Under the provisions of section 45(8) of the Act, a person found guilty of such an offence is liable on summary conviction to a fine not exceeding £2,000; and on conviction on indictment to a fine or to imprisonment for a term not exceeding two years or both.

Last year, the Government asked the Advisory Council on the Misuse of Drugs and the relevant trade and professional bodies for their views on the question of bringing anabolic steroids under the Misuse of Drugs Act 1971 which allows strict controls to be imposed on dangerous and harmful drugs. The view at that time of the Advisory Council on the Misuse of Drugs and the other bodies consulted was that there was not a sufficiently strong case for bringing steroids within the controls of the 1971 Act.

However, we decided that further action on steroids was necessary.

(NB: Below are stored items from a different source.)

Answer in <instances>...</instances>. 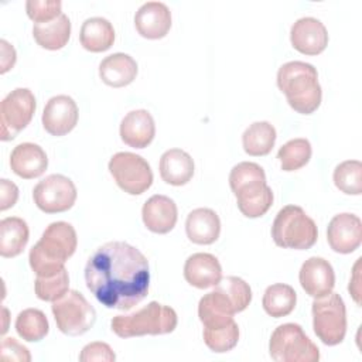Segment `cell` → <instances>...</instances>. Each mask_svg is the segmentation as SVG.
Masks as SVG:
<instances>
[{
  "mask_svg": "<svg viewBox=\"0 0 362 362\" xmlns=\"http://www.w3.org/2000/svg\"><path fill=\"white\" fill-rule=\"evenodd\" d=\"M85 281L105 307L130 310L148 293V262L139 249L126 242H107L89 257Z\"/></svg>",
  "mask_w": 362,
  "mask_h": 362,
  "instance_id": "6da1fadb",
  "label": "cell"
},
{
  "mask_svg": "<svg viewBox=\"0 0 362 362\" xmlns=\"http://www.w3.org/2000/svg\"><path fill=\"white\" fill-rule=\"evenodd\" d=\"M78 238L68 222H52L41 239L30 250V266L37 276H54L64 269L65 262L75 253Z\"/></svg>",
  "mask_w": 362,
  "mask_h": 362,
  "instance_id": "7a4b0ae2",
  "label": "cell"
},
{
  "mask_svg": "<svg viewBox=\"0 0 362 362\" xmlns=\"http://www.w3.org/2000/svg\"><path fill=\"white\" fill-rule=\"evenodd\" d=\"M229 185L238 199L239 211L247 218L264 215L273 204V192L266 184V174L256 163L236 164L230 170Z\"/></svg>",
  "mask_w": 362,
  "mask_h": 362,
  "instance_id": "3957f363",
  "label": "cell"
},
{
  "mask_svg": "<svg viewBox=\"0 0 362 362\" xmlns=\"http://www.w3.org/2000/svg\"><path fill=\"white\" fill-rule=\"evenodd\" d=\"M277 86L286 95L288 105L298 113L310 115L321 103L322 90L317 69L303 61L283 64L277 72Z\"/></svg>",
  "mask_w": 362,
  "mask_h": 362,
  "instance_id": "277c9868",
  "label": "cell"
},
{
  "mask_svg": "<svg viewBox=\"0 0 362 362\" xmlns=\"http://www.w3.org/2000/svg\"><path fill=\"white\" fill-rule=\"evenodd\" d=\"M177 313L167 305L151 301L136 313L112 318V331L120 338L170 334L177 327Z\"/></svg>",
  "mask_w": 362,
  "mask_h": 362,
  "instance_id": "5b68a950",
  "label": "cell"
},
{
  "mask_svg": "<svg viewBox=\"0 0 362 362\" xmlns=\"http://www.w3.org/2000/svg\"><path fill=\"white\" fill-rule=\"evenodd\" d=\"M272 238L280 247L305 250L317 242L318 230L315 222L301 206L286 205L273 221Z\"/></svg>",
  "mask_w": 362,
  "mask_h": 362,
  "instance_id": "8992f818",
  "label": "cell"
},
{
  "mask_svg": "<svg viewBox=\"0 0 362 362\" xmlns=\"http://www.w3.org/2000/svg\"><path fill=\"white\" fill-rule=\"evenodd\" d=\"M272 359L277 362H317L318 346L305 335L298 324L287 322L279 325L269 342Z\"/></svg>",
  "mask_w": 362,
  "mask_h": 362,
  "instance_id": "52a82bcc",
  "label": "cell"
},
{
  "mask_svg": "<svg viewBox=\"0 0 362 362\" xmlns=\"http://www.w3.org/2000/svg\"><path fill=\"white\" fill-rule=\"evenodd\" d=\"M313 328L325 345H338L346 334V310L337 293H328L313 301Z\"/></svg>",
  "mask_w": 362,
  "mask_h": 362,
  "instance_id": "ba28073f",
  "label": "cell"
},
{
  "mask_svg": "<svg viewBox=\"0 0 362 362\" xmlns=\"http://www.w3.org/2000/svg\"><path fill=\"white\" fill-rule=\"evenodd\" d=\"M51 308L58 329L71 337L85 334L96 321L95 308L76 290H68L62 297L52 301Z\"/></svg>",
  "mask_w": 362,
  "mask_h": 362,
  "instance_id": "9c48e42d",
  "label": "cell"
},
{
  "mask_svg": "<svg viewBox=\"0 0 362 362\" xmlns=\"http://www.w3.org/2000/svg\"><path fill=\"white\" fill-rule=\"evenodd\" d=\"M109 171L116 184L130 195H140L153 184L150 164L134 153H116L109 161Z\"/></svg>",
  "mask_w": 362,
  "mask_h": 362,
  "instance_id": "30bf717a",
  "label": "cell"
},
{
  "mask_svg": "<svg viewBox=\"0 0 362 362\" xmlns=\"http://www.w3.org/2000/svg\"><path fill=\"white\" fill-rule=\"evenodd\" d=\"M35 112V98L27 88L11 90L0 105L1 140H13L33 119Z\"/></svg>",
  "mask_w": 362,
  "mask_h": 362,
  "instance_id": "8fae6325",
  "label": "cell"
},
{
  "mask_svg": "<svg viewBox=\"0 0 362 362\" xmlns=\"http://www.w3.org/2000/svg\"><path fill=\"white\" fill-rule=\"evenodd\" d=\"M33 198L35 205L45 214L64 212L75 204L76 187L65 175L51 174L34 187Z\"/></svg>",
  "mask_w": 362,
  "mask_h": 362,
  "instance_id": "7c38bea8",
  "label": "cell"
},
{
  "mask_svg": "<svg viewBox=\"0 0 362 362\" xmlns=\"http://www.w3.org/2000/svg\"><path fill=\"white\" fill-rule=\"evenodd\" d=\"M327 239L331 249L337 253H351L356 250L362 242V222L354 214L335 215L327 229Z\"/></svg>",
  "mask_w": 362,
  "mask_h": 362,
  "instance_id": "4fadbf2b",
  "label": "cell"
},
{
  "mask_svg": "<svg viewBox=\"0 0 362 362\" xmlns=\"http://www.w3.org/2000/svg\"><path fill=\"white\" fill-rule=\"evenodd\" d=\"M78 123V106L68 95L51 98L42 112V126L52 136L68 134Z\"/></svg>",
  "mask_w": 362,
  "mask_h": 362,
  "instance_id": "5bb4252c",
  "label": "cell"
},
{
  "mask_svg": "<svg viewBox=\"0 0 362 362\" xmlns=\"http://www.w3.org/2000/svg\"><path fill=\"white\" fill-rule=\"evenodd\" d=\"M298 277L303 290L314 298L327 296L335 286V274L331 263L317 256L303 263Z\"/></svg>",
  "mask_w": 362,
  "mask_h": 362,
  "instance_id": "9a60e30c",
  "label": "cell"
},
{
  "mask_svg": "<svg viewBox=\"0 0 362 362\" xmlns=\"http://www.w3.org/2000/svg\"><path fill=\"white\" fill-rule=\"evenodd\" d=\"M290 41L298 52L317 55L325 49L328 44V33L320 20L314 17H303L293 24Z\"/></svg>",
  "mask_w": 362,
  "mask_h": 362,
  "instance_id": "2e32d148",
  "label": "cell"
},
{
  "mask_svg": "<svg viewBox=\"0 0 362 362\" xmlns=\"http://www.w3.org/2000/svg\"><path fill=\"white\" fill-rule=\"evenodd\" d=\"M134 25L144 38H163L171 28V11L161 1H147L136 11Z\"/></svg>",
  "mask_w": 362,
  "mask_h": 362,
  "instance_id": "e0dca14e",
  "label": "cell"
},
{
  "mask_svg": "<svg viewBox=\"0 0 362 362\" xmlns=\"http://www.w3.org/2000/svg\"><path fill=\"white\" fill-rule=\"evenodd\" d=\"M141 216L148 230L154 233H168L177 223L178 211L171 198L157 194L144 202Z\"/></svg>",
  "mask_w": 362,
  "mask_h": 362,
  "instance_id": "ac0fdd59",
  "label": "cell"
},
{
  "mask_svg": "<svg viewBox=\"0 0 362 362\" xmlns=\"http://www.w3.org/2000/svg\"><path fill=\"white\" fill-rule=\"evenodd\" d=\"M156 134L154 119L150 112L144 109H137L129 112L120 123V137L122 140L134 148L147 147Z\"/></svg>",
  "mask_w": 362,
  "mask_h": 362,
  "instance_id": "d6986e66",
  "label": "cell"
},
{
  "mask_svg": "<svg viewBox=\"0 0 362 362\" xmlns=\"http://www.w3.org/2000/svg\"><path fill=\"white\" fill-rule=\"evenodd\" d=\"M185 280L197 288H208L222 279L219 260L211 253H194L184 264Z\"/></svg>",
  "mask_w": 362,
  "mask_h": 362,
  "instance_id": "ffe728a7",
  "label": "cell"
},
{
  "mask_svg": "<svg viewBox=\"0 0 362 362\" xmlns=\"http://www.w3.org/2000/svg\"><path fill=\"white\" fill-rule=\"evenodd\" d=\"M10 165L14 174L31 180L45 173L48 158L42 147L34 143H21L14 147L10 156Z\"/></svg>",
  "mask_w": 362,
  "mask_h": 362,
  "instance_id": "44dd1931",
  "label": "cell"
},
{
  "mask_svg": "<svg viewBox=\"0 0 362 362\" xmlns=\"http://www.w3.org/2000/svg\"><path fill=\"white\" fill-rule=\"evenodd\" d=\"M185 232L191 242L197 245H211L221 233L219 216L209 208H197L187 216Z\"/></svg>",
  "mask_w": 362,
  "mask_h": 362,
  "instance_id": "7402d4cb",
  "label": "cell"
},
{
  "mask_svg": "<svg viewBox=\"0 0 362 362\" xmlns=\"http://www.w3.org/2000/svg\"><path fill=\"white\" fill-rule=\"evenodd\" d=\"M137 75V62L127 54L116 52L107 55L99 64L100 79L113 88H122L134 81Z\"/></svg>",
  "mask_w": 362,
  "mask_h": 362,
  "instance_id": "603a6c76",
  "label": "cell"
},
{
  "mask_svg": "<svg viewBox=\"0 0 362 362\" xmlns=\"http://www.w3.org/2000/svg\"><path fill=\"white\" fill-rule=\"evenodd\" d=\"M160 175L170 185H184L194 175V160L181 148H170L160 158Z\"/></svg>",
  "mask_w": 362,
  "mask_h": 362,
  "instance_id": "cb8c5ba5",
  "label": "cell"
},
{
  "mask_svg": "<svg viewBox=\"0 0 362 362\" xmlns=\"http://www.w3.org/2000/svg\"><path fill=\"white\" fill-rule=\"evenodd\" d=\"M79 40L85 49L90 52H103L113 45V25L103 17L86 18L81 27Z\"/></svg>",
  "mask_w": 362,
  "mask_h": 362,
  "instance_id": "d4e9b609",
  "label": "cell"
},
{
  "mask_svg": "<svg viewBox=\"0 0 362 362\" xmlns=\"http://www.w3.org/2000/svg\"><path fill=\"white\" fill-rule=\"evenodd\" d=\"M37 44L45 49H61L66 45L71 35V21L64 13L48 23H37L33 27Z\"/></svg>",
  "mask_w": 362,
  "mask_h": 362,
  "instance_id": "484cf974",
  "label": "cell"
},
{
  "mask_svg": "<svg viewBox=\"0 0 362 362\" xmlns=\"http://www.w3.org/2000/svg\"><path fill=\"white\" fill-rule=\"evenodd\" d=\"M27 222L17 216H8L0 221V255L14 257L20 255L28 242Z\"/></svg>",
  "mask_w": 362,
  "mask_h": 362,
  "instance_id": "4316f807",
  "label": "cell"
},
{
  "mask_svg": "<svg viewBox=\"0 0 362 362\" xmlns=\"http://www.w3.org/2000/svg\"><path fill=\"white\" fill-rule=\"evenodd\" d=\"M276 143V129L269 122L252 123L242 136L243 150L249 156H266Z\"/></svg>",
  "mask_w": 362,
  "mask_h": 362,
  "instance_id": "83f0119b",
  "label": "cell"
},
{
  "mask_svg": "<svg viewBox=\"0 0 362 362\" xmlns=\"http://www.w3.org/2000/svg\"><path fill=\"white\" fill-rule=\"evenodd\" d=\"M296 301H297V294L291 286L276 283L266 288L262 304L264 311L270 317L280 318V317L288 315L294 310Z\"/></svg>",
  "mask_w": 362,
  "mask_h": 362,
  "instance_id": "f1b7e54d",
  "label": "cell"
},
{
  "mask_svg": "<svg viewBox=\"0 0 362 362\" xmlns=\"http://www.w3.org/2000/svg\"><path fill=\"white\" fill-rule=\"evenodd\" d=\"M48 320L38 308L23 310L16 318V331L24 341H41L48 334Z\"/></svg>",
  "mask_w": 362,
  "mask_h": 362,
  "instance_id": "f546056e",
  "label": "cell"
},
{
  "mask_svg": "<svg viewBox=\"0 0 362 362\" xmlns=\"http://www.w3.org/2000/svg\"><path fill=\"white\" fill-rule=\"evenodd\" d=\"M311 153V144L307 139H293L280 147L277 158L283 171H296L310 161Z\"/></svg>",
  "mask_w": 362,
  "mask_h": 362,
  "instance_id": "4dcf8cb0",
  "label": "cell"
},
{
  "mask_svg": "<svg viewBox=\"0 0 362 362\" xmlns=\"http://www.w3.org/2000/svg\"><path fill=\"white\" fill-rule=\"evenodd\" d=\"M334 182L337 188L349 195L362 192V164L358 160H346L334 170Z\"/></svg>",
  "mask_w": 362,
  "mask_h": 362,
  "instance_id": "1f68e13d",
  "label": "cell"
},
{
  "mask_svg": "<svg viewBox=\"0 0 362 362\" xmlns=\"http://www.w3.org/2000/svg\"><path fill=\"white\" fill-rule=\"evenodd\" d=\"M215 290L222 293L232 304L235 313L243 311L252 301V290L249 284L236 276H226L215 284Z\"/></svg>",
  "mask_w": 362,
  "mask_h": 362,
  "instance_id": "d6a6232c",
  "label": "cell"
},
{
  "mask_svg": "<svg viewBox=\"0 0 362 362\" xmlns=\"http://www.w3.org/2000/svg\"><path fill=\"white\" fill-rule=\"evenodd\" d=\"M202 335H204V342L211 351L223 354L236 346L239 341V328L233 320L230 324L221 328H214V329L204 328Z\"/></svg>",
  "mask_w": 362,
  "mask_h": 362,
  "instance_id": "836d02e7",
  "label": "cell"
},
{
  "mask_svg": "<svg viewBox=\"0 0 362 362\" xmlns=\"http://www.w3.org/2000/svg\"><path fill=\"white\" fill-rule=\"evenodd\" d=\"M68 287H69V277L65 267L54 276H48V277L37 276L35 284H34L37 297L44 301L58 300L68 291Z\"/></svg>",
  "mask_w": 362,
  "mask_h": 362,
  "instance_id": "e575fe53",
  "label": "cell"
},
{
  "mask_svg": "<svg viewBox=\"0 0 362 362\" xmlns=\"http://www.w3.org/2000/svg\"><path fill=\"white\" fill-rule=\"evenodd\" d=\"M61 6L59 0H28L25 10L28 17L37 24L48 23L61 16Z\"/></svg>",
  "mask_w": 362,
  "mask_h": 362,
  "instance_id": "d590c367",
  "label": "cell"
},
{
  "mask_svg": "<svg viewBox=\"0 0 362 362\" xmlns=\"http://www.w3.org/2000/svg\"><path fill=\"white\" fill-rule=\"evenodd\" d=\"M115 359H116L115 352L105 342H90L86 346H83L79 355V361L82 362H92V361L113 362Z\"/></svg>",
  "mask_w": 362,
  "mask_h": 362,
  "instance_id": "8d00e7d4",
  "label": "cell"
},
{
  "mask_svg": "<svg viewBox=\"0 0 362 362\" xmlns=\"http://www.w3.org/2000/svg\"><path fill=\"white\" fill-rule=\"evenodd\" d=\"M0 356L3 361H18V362L31 361V355L28 349L21 344H18L14 338H4L1 341Z\"/></svg>",
  "mask_w": 362,
  "mask_h": 362,
  "instance_id": "74e56055",
  "label": "cell"
},
{
  "mask_svg": "<svg viewBox=\"0 0 362 362\" xmlns=\"http://www.w3.org/2000/svg\"><path fill=\"white\" fill-rule=\"evenodd\" d=\"M18 188L14 182L3 178L0 180V211H6L17 202Z\"/></svg>",
  "mask_w": 362,
  "mask_h": 362,
  "instance_id": "f35d334b",
  "label": "cell"
},
{
  "mask_svg": "<svg viewBox=\"0 0 362 362\" xmlns=\"http://www.w3.org/2000/svg\"><path fill=\"white\" fill-rule=\"evenodd\" d=\"M1 45V74L7 72L16 64V49L6 40L0 41Z\"/></svg>",
  "mask_w": 362,
  "mask_h": 362,
  "instance_id": "ab89813d",
  "label": "cell"
},
{
  "mask_svg": "<svg viewBox=\"0 0 362 362\" xmlns=\"http://www.w3.org/2000/svg\"><path fill=\"white\" fill-rule=\"evenodd\" d=\"M359 267H361V259L356 260L355 266H354V273H352V279L349 281V293L352 294L354 300L356 304H361V276H359Z\"/></svg>",
  "mask_w": 362,
  "mask_h": 362,
  "instance_id": "60d3db41",
  "label": "cell"
}]
</instances>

We brought forward a package of measures targeted particularly at the young and designed to tackle misuses in a number of ways, including additional research into the extent of steroid misuse; further research to improve the testing and detection methods used in sporting circles; an enhanced educational effort aimed mainly at schools and competitions; increased action against those who advertise steroids without a licence in contravention of the Medicines Act 1968.

We intend, subject to a suitable legislative opportunity, to change the law to make it an offence to supply anabolic steroids to minors.